Dataset entries
[Start of section]
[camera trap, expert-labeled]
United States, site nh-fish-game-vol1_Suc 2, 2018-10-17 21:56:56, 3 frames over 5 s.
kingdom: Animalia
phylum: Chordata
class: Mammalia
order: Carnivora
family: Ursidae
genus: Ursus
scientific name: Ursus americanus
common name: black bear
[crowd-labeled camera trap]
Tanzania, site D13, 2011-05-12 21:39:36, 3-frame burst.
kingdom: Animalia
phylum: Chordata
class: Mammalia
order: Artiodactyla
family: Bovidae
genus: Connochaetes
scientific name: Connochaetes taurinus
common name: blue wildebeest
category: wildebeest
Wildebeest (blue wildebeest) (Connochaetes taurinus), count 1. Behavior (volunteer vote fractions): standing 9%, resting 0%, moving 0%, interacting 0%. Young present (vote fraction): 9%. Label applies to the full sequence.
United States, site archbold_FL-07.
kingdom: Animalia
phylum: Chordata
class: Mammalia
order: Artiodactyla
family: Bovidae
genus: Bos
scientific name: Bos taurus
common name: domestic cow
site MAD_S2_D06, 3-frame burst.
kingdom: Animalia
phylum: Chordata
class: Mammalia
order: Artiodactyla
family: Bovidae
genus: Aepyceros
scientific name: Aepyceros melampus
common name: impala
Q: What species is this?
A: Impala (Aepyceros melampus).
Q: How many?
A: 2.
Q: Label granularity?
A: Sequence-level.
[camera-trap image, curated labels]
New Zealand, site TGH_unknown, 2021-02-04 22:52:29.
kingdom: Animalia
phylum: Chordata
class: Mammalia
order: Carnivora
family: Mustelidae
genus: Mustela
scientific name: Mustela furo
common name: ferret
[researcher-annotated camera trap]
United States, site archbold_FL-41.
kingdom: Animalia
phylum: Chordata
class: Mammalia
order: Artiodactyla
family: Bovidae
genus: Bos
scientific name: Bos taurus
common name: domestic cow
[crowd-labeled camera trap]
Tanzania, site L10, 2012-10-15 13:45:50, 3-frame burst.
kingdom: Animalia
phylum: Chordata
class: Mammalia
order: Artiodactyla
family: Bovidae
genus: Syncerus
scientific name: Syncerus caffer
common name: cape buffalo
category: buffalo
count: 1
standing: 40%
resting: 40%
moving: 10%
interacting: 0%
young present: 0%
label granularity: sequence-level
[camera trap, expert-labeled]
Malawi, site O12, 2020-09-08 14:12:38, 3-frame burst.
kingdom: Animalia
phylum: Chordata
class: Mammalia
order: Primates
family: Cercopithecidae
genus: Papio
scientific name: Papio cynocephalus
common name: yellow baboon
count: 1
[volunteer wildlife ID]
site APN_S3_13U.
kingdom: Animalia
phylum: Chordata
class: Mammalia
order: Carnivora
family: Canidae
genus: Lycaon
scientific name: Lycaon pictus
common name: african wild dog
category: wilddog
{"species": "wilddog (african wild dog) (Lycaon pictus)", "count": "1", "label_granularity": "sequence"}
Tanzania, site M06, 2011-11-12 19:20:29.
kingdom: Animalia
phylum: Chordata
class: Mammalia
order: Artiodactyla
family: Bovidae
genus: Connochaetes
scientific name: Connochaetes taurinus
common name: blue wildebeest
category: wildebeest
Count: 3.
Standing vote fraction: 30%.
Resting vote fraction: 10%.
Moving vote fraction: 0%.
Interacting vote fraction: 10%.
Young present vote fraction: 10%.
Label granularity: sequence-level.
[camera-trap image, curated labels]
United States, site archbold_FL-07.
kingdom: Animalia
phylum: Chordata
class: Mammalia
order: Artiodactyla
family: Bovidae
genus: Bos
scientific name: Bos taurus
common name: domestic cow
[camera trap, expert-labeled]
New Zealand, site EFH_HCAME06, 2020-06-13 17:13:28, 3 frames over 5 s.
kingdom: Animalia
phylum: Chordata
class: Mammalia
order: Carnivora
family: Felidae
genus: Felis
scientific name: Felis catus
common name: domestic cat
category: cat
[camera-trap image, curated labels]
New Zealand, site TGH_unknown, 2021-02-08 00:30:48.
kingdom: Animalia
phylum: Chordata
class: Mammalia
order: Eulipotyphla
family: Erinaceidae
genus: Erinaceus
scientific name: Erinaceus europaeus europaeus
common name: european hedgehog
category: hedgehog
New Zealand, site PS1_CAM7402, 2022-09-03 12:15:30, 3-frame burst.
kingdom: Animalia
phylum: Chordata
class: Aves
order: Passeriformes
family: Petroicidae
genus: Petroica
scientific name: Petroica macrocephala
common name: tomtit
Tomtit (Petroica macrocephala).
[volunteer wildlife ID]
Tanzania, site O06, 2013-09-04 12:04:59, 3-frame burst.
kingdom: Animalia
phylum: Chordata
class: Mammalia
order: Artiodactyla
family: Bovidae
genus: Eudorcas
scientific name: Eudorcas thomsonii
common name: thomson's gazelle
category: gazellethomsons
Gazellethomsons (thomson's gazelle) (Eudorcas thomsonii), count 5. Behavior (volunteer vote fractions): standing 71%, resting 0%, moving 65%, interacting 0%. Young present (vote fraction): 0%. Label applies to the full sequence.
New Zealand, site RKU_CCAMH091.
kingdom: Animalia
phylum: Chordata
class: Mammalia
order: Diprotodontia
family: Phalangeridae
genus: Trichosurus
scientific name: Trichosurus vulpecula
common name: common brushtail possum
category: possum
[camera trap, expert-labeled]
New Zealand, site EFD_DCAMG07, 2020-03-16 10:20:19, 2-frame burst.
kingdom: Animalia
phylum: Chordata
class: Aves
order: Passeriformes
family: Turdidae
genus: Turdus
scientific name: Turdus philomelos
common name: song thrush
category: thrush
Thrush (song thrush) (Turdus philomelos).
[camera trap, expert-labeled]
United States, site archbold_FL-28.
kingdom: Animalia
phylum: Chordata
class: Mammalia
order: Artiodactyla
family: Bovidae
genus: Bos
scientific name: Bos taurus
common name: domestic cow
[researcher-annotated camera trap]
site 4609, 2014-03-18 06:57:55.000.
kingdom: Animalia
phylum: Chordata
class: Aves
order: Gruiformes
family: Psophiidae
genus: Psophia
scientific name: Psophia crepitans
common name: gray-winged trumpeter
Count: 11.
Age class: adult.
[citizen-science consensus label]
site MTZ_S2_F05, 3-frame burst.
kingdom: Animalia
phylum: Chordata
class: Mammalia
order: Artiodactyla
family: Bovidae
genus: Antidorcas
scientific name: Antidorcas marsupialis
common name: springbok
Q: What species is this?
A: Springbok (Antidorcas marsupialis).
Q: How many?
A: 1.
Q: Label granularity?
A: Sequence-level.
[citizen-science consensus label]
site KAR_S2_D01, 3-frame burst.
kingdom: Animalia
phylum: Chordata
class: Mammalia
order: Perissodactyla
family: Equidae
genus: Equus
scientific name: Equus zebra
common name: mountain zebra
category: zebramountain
[End of section]
— Work instructions —
The answer must be a word-for-word restatement of the records.

— Response for this exercise —
[camera trap, expert-labeled]
United States, site nh-fish-game-vol1_Suc 2, 2018-10-17 21:56:56, 3 frames over 5 s.
kingdom: Animalia
phylum: Chordata
class: Mammalia
order: Carnivora
family: Ursidae
genus: Ursus
scientific name: Ursus americanus
common name: black bear
[crowd-labeled camera trap]
Tanzania, site D13, 2011-05-12 21:39:36, 3-frame burst.
kingdom: Animalia
phylum: Chordata
class: Mammalia
order: Artiodactyla
family: Bovidae
genus: Connochaetes
scientific name: Connochaetes taurinus
common name: blue wildebeest
category: wildebeest
Wildebeest (blue wildebeest) (Connochaetes taurinus), count 1. Behavior (volunteer vote fractions): standing 9%, resting 0%, moving 0%, interacting 0%. Young present (vote fraction): 9%. Label applies to the full sequence.
United States, site archbold_FL-07.
kingdom: Animalia
phylum: Chordata
class: Mammalia
order: Artiodactyla
family: Bovidae
genus: Bos
scientific name: Bos taurus
common name: domestic cow
site MAD_S2_D06, 3-frame burst.
kingdom: Animalia
phylum: Chordata
class: Mammalia
order: Artiodactyla
family: Bovidae
genus: Aepyceros
scientific name: Aepyceros melampus
common name: impala
Q: What species is this?
A: Impala (Aepyceros melampus).
Q: How many?
A: 2.
Q: Label granularity?
A: Sequence-level.
[camera-trap image, curated labels]
New Zealand, site TGH_unknown, 2021-02-04 22:52:29.
kingdom: Animalia
phylum: Chordata
class: Mammalia
order: Carnivora
family: Mustelidae
genus: Mustela
scientific name: Mustela furo
common name: ferret
[researcher-annotated camera trap]
United States, site archbold_FL-41.
kingdom: Animalia
phylum: Chordata
class: Mammalia
order: Artiodactyla
family: Bovidae
genus: Bos
scientific name: Bos taurus
common name: domestic cow
[crowd-labeled camera trap]
Tanzania, site L10, 2012-10-15 13:45:50, 3-frame burst.
kingdom: Animalia
phylum: Chordata
class: Mammalia
order: Artiodactyla
family: Bovidae
genus: Syncerus
scientific name: Syncerus caffer
common name: cape buffalo
category: buffalo
count: 1
standing: 40%
resting: 40%
moving: 10%
interacting: 0%
young present: 0%
label granularity: sequence-level
[camera trap, expert-labeled]
Malawi, site O12, 2020-09-08 14:12:38, 3-frame burst.
kingdom: Animalia
phylum: Chordata
class: Mammalia
order: Primates
family: Cercopithecidae
genus: Papio
scientific name: Papio cynocephalus
common name: yellow baboon
count: 1
[volunteer wildlife ID]
site APN_S3_13U.
kingdom: Animalia
phylum: Chordata
class: Mammalia
order: Carnivora
family: Canidae
genus: Lycaon
scientific name: Lycaon pictus
common name: african wild dog
category: wilddog
{"species": "wilddog (african wild dog) (Lycaon pictus)", "count": "1", "label_granularity": "sequence"}
Tanzania, site M06, 2011-11-12 19:20:29.
kingdom: Animalia
phylum: Chordata
class: Mammalia
order: Artiodactyla
family: Bovidae
genus: Connochaetes
scientific name: Connochaetes taurinus
common name: blue wildebeest
category: wildebeest
Count: 3.
Standing vote fraction: 30%.
Resting vote fraction: 10%.
Moving vote fraction: 0%.
Interacting vote fraction: 10%.
Young present vote fraction: 10%.
Label granularity: sequence-level.
[camera-trap image, curated labels]
United States, site archbold_FL-07.
kingdom: Animalia
phylum: Chordata
class: Mammalia
order: Artiodactyla
family: Bovidae
genus: Bos
scientific name: Bos taurus
common name: domestic cow
[camera trap, expert-labeled]
New Zealand, site EFH_HCAME06, 2020-06-13 17:13:28, 3 frames over 5 s.
kingdom: Animalia
phylum: Chordata
class: Mammalia
order: Carnivora
family: Felidae
genus: Felis
scientific name: Felis catus
common name: domestic cat
category: cat
[camera-trap image, curated labels]
New Zealand, site TGH_unknown, 2021-02-08 00:30:48.
kingdom: Animalia
phylum: Chordata
class: Mammalia
order: Eulipotyphla
family: Erinaceidae
genus: Erinaceus
scientific name: Erinaceus europaeus europaeus
common name: european hedgehog
category: hedgehog
New Zealand, site PS1_CAM7402, 2022-09-03 12:15:30, 3-frame burst.
kingdom: Animalia
phylum: Chordata
class: Aves
order: Passeriformes
family: Petroicidae
genus: Petroica
scientific name: Petroica macrocephala
common name: tomtit
Tomtit (Petroica macrocephala).
[volunteer wildlife ID]
Tanzania, site O06, 2013-09-04 12:04:59, 3-frame burst.
kingdom: Animalia
phylum: Chordata
class: Mammalia
order: Artiodactyla
family: Bovidae
genus: Eudorcas
scientific name: Eudorcas thomsonii
common name: thomson's gazelle
category: gazellethomsons
Gazellethomsons (thomson's gazelle) (Eudorcas thomsonii), count 5. Behavior (volunteer vote fractions): standing 71%, resting 0%, moving 65%, interacting 0%. Young present (vote fraction): 0%. Label applies to the full sequence.
New Zealand, site RKU_CCAMH091.
kingdom: Animalia
phylum: Chordata
class: Mammalia
order: Diprotodontia
family: Phalangeridae
genus: Trichosurus
scientific name: Trichosurus vulpecula
common name: common brushtail possum
category: possum
[camera trap, expert-labeled]
New Zealand, site EFD_DCAMG07, 2020-03-16 10:20:19, 2-frame burst.
kingdom: Animalia
phylum: Chordata
class: Aves
order: Passeriformes
family: Turdidae
genus: Turdus
scientific name: Turdus philomelos
common name: song thrush
category: thrush
Thrush (song thrush) (Turdus philomelos).
[camera trap, expert-labeled]
United States, site archbold_FL-28.
kingdom: Animalia
phylum: Chordata
class: Mammalia
order: Artiodactyla
family: Bovidae
genus: Bos
scientific name: Bos taurus
common name: domestic cow
[researcher-annotated camera trap]
site 4609, 2014-03-18 06:57:55.000.
kingdom: Animalia
phylum: Chordata
class: Aves
order: Gruiformes
family: Psophiidae
genus: Psophia
scientific name: Psophia crepitans
common name: gray-winged trumpeter
Count: 11.
Age class: adult.
[citizen-science consensus label]
site MTZ_S2_F05, 3-frame burst.
kingdom: Animalia
phylum: Chordata
class: Mammalia
order: Artiodactyla
family: Bovidae
genus: Antidorcas
scientific name: Antidorcas marsupialis
common name: springbok
Q: What species is this?
A: Springbok (Antidorcas marsupialis).
Q: How many?
A: 1.
Q: Label granularity?
A: Sequence-level.
[citizen-science consensus label]
site KAR_S2_D01, 3-frame burst.
kingdom: Animalia
phylum: Chordata
class: Mammalia
order: Perissodactyla
family: Equidae
genus: Equus
scientific name: Equus zebra
common name: mountain zebra
category: zebramountain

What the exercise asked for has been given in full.